A few hundred international currency traders, including big banks, mutual fund managers and other investment dealers, shift trillions of dollars around the world every day enabled by the modern miracle of telecommunications. Their influence is impressive. In 1992, one trader, George Soros, almost single-handedly drove down the British pound, forcing it out of the European Monetary System. The British public’s respect for their government went down with it. The power of money traders is on a par with nations. Soros himself has said, “The main enemy of the open society, I believe, is no longer the communist but the capitalist threat.” He predicted a global system dominated by finance would disintegrate. He was right.

These transient trillions are primarily speculative. Only a small portion of foreign-exchange transactions go into world trade. We have become captive to the vagaries of the world’s largest lottery. Quite aside from its inherent arbitrariness and instability, it is tailor-made for gangsters, money launderers, terrorists and tax evaders.

Other observers than George Soros have recognized the need for action. James Tobin, a Nobel Prize-winning American economist, has suggested a one per cent tax on all foreign currency exchange transactions. When Paul Martin was Finance Minister, he pushed finance ministers in other countries to give the International Monetary Fund and the World Bank greater supervisory powers over international financial markets. He observed, “I’ve felt we had to go much further in terms of supervision and international regulation and that has been borne out by the Asian crisis.” Germany has for years attempted to tighten controls on hedge funds but has been stymied by Great Britain and the United States.

It is now clearly time governments reined in the rogues of finance. Government’s right, if not obligation, to regulate markets has been recognized even by free-marketers back to Adam Smith. If we can extend this right to negotiate a world-wide General Agreement on Tariffs and Trade, we can negotiate supranational regulations for financial markets. This, the Europe Union's most influential nations plan to do. Germany, Britain, France, Italy, Spain, the Netherlands, the Czech Republic and Luxembourg have issued a joint statement that they will push for international standards requiring banks to hold larger reserves, requiring market participants to exercise greater transparency, and allowing international authorities to clamp down on tax havens.

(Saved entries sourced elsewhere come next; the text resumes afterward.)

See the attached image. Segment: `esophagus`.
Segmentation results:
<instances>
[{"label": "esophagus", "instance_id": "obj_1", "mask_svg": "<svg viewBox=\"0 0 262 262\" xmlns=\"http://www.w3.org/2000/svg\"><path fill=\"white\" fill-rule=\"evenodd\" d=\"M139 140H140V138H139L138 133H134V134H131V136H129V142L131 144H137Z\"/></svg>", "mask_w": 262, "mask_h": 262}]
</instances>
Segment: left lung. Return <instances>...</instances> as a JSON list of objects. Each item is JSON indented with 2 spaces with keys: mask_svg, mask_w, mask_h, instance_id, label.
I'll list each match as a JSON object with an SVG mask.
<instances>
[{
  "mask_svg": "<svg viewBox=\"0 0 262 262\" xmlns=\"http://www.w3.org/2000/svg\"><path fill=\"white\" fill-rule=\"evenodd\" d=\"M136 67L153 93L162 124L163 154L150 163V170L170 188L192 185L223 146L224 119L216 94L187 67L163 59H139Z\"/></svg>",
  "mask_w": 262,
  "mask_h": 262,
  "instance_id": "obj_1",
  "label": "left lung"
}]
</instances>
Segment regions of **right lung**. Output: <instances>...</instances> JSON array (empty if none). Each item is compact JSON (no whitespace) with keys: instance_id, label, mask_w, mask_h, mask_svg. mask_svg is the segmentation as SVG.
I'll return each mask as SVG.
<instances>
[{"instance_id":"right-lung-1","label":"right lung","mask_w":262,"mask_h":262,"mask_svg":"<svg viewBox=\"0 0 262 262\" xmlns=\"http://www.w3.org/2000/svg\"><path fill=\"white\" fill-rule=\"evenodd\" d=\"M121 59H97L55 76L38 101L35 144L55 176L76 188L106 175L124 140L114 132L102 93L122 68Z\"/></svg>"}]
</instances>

The Americans, whose inclusion is essential to such a plan, may resist. They are ambivalent about international financial regulations. They would like to track the financial arrangements of terrorists, gangsters and tax evaders, but on the other hand they are reluctant to interfere with their own investors and havens for shady operators -- Dubai, for example -- are helpful to the U.S. for other reasons. Needless to say our government, still largely driven by its neocon ideology, will support the Americans in any opposition. But the U.S. has a new man at the helm, a man of progressive persuasions, and the crisis is dire indeed, so perhaps good sense will prevail and global finances will finally be subjected to transparency and responsibility.